— BEGIN Supplied material —
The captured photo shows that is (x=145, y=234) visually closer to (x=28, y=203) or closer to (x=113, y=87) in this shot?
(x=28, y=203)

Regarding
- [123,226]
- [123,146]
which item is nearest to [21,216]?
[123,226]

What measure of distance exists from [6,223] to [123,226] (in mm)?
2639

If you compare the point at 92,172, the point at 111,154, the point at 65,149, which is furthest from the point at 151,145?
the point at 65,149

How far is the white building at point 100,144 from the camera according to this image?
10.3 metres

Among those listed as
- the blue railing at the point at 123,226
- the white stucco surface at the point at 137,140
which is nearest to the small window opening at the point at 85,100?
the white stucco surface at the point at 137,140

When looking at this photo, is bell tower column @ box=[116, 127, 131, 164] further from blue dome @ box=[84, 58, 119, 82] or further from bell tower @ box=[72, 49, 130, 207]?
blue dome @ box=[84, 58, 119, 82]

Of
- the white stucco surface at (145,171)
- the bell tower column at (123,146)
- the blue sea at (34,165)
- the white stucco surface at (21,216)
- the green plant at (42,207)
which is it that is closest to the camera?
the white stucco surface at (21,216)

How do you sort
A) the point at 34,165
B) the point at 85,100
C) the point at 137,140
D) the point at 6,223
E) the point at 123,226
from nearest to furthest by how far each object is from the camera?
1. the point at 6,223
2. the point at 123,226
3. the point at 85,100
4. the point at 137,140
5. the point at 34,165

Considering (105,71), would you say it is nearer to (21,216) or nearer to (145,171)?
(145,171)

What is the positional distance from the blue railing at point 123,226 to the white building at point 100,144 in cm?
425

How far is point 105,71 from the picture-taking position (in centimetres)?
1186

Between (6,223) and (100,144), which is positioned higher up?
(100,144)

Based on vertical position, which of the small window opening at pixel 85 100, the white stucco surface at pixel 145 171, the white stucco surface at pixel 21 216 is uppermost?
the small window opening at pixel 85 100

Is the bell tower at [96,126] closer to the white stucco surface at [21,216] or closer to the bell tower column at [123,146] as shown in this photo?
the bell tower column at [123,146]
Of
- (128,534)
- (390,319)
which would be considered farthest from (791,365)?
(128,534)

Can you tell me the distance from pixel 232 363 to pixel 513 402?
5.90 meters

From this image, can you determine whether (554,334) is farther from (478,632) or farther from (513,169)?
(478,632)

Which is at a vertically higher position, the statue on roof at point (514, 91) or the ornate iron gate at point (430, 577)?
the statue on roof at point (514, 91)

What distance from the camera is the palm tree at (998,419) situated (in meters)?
— END Supplied material —
_Task_. Please reproduce all of the lines above word for word, changing nothing.

_Exercise solution_.
The captured photo shows that is (x=145, y=234) visually closer to (x=28, y=203) or closer to (x=113, y=87) in this shot?
(x=28, y=203)

Regarding
- [123,226]
- [123,146]
which item is nearest to [21,216]?
[123,226]

What measure of distance exists from [6,223] to [123,226] (in mm)?
2639

If you compare the point at 92,172, the point at 111,154, the point at 65,149, which is furthest from the point at 151,145?
the point at 65,149

How far is the white building at point 100,144 from the camera according to this image?
10.3 metres

Among those listed as
- the blue railing at the point at 123,226
- the white stucco surface at the point at 137,140
which is nearest to the small window opening at the point at 85,100?
the white stucco surface at the point at 137,140

When looking at this photo, is bell tower column @ box=[116, 127, 131, 164] further from blue dome @ box=[84, 58, 119, 82] or further from bell tower @ box=[72, 49, 130, 207]?
blue dome @ box=[84, 58, 119, 82]

Of
- the white stucco surface at (145,171)
- the bell tower column at (123,146)
- the blue sea at (34,165)
- the white stucco surface at (21,216)
- the green plant at (42,207)
which is it that is closest to the camera?
the white stucco surface at (21,216)

How do you sort
A) the point at 34,165
B) the point at 85,100
C) the point at 137,140
D) the point at 6,223
E) the point at 123,226
from nearest to furthest by how far each object is from the camera?
1. the point at 6,223
2. the point at 123,226
3. the point at 85,100
4. the point at 137,140
5. the point at 34,165

Considering (105,71), would you say it is nearer to (21,216) or nearer to (145,171)?
(145,171)

What is the positional distance from the blue railing at point 123,226 to the white building at point 100,144 in cm?
425

How far is point 105,71 from the picture-taking position (in centimetres)?
1186

Between (6,223) and (100,144), which is positioned higher up?
(100,144)

Based on vertical position, which of the small window opening at pixel 85 100, the white stucco surface at pixel 145 171, the white stucco surface at pixel 21 216 is uppermost?
the small window opening at pixel 85 100

Is the bell tower at [96,126] closer to the white stucco surface at [21,216] or closer to the bell tower column at [123,146] as shown in this photo?
the bell tower column at [123,146]
Of
- (128,534)
- (390,319)
which would be considered farthest from (791,365)?
(128,534)

Can you tell me the distance from pixel 232 363 to pixel 513 402?
5.90 meters

From this image, can you determine whether (554,334) is farther from (478,632) or farther from (513,169)?
(478,632)

Which is at a vertically higher position, the statue on roof at point (514, 91) or the ornate iron gate at point (430, 577)?
the statue on roof at point (514, 91)

What distance from the camera is the palm tree at (998,419) situated (in meters)?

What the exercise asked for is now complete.